##### DATASET

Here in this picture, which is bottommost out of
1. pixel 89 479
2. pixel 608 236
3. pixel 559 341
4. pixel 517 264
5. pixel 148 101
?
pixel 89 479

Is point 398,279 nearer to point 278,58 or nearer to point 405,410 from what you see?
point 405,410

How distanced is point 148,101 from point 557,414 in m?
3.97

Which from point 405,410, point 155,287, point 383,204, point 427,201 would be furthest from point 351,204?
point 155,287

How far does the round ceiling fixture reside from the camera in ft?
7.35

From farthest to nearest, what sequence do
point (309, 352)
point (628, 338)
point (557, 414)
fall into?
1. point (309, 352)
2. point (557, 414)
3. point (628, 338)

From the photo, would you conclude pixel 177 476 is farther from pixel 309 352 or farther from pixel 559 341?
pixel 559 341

##########

Rewrite all of the lines above with "nearer" replaced by "closer" and nothing else changed.

**SOLVED EXERCISE:**
Here in this picture, which is bottommost out of
1. pixel 89 479
2. pixel 608 236
3. pixel 559 341
4. pixel 517 264
5. pixel 148 101
?
pixel 89 479

Is point 398,279 closer to point 278,58 or closer to point 405,410 from what you see?
point 405,410

How distanced is point 148,101 from point 557,414 in m?
3.97

Which from point 405,410, point 155,287, point 383,204, point 427,201 would be furthest from point 351,204?
point 155,287

How far does the round ceiling fixture reside from the camera in ft?
7.35

From farthest to nearest, what sequence do
point (309, 352)
point (628, 338)
point (557, 414)
fall into?
1. point (309, 352)
2. point (557, 414)
3. point (628, 338)

From the photo, would you conclude pixel 177 476 is farther from pixel 309 352 or farther from pixel 559 341?
pixel 559 341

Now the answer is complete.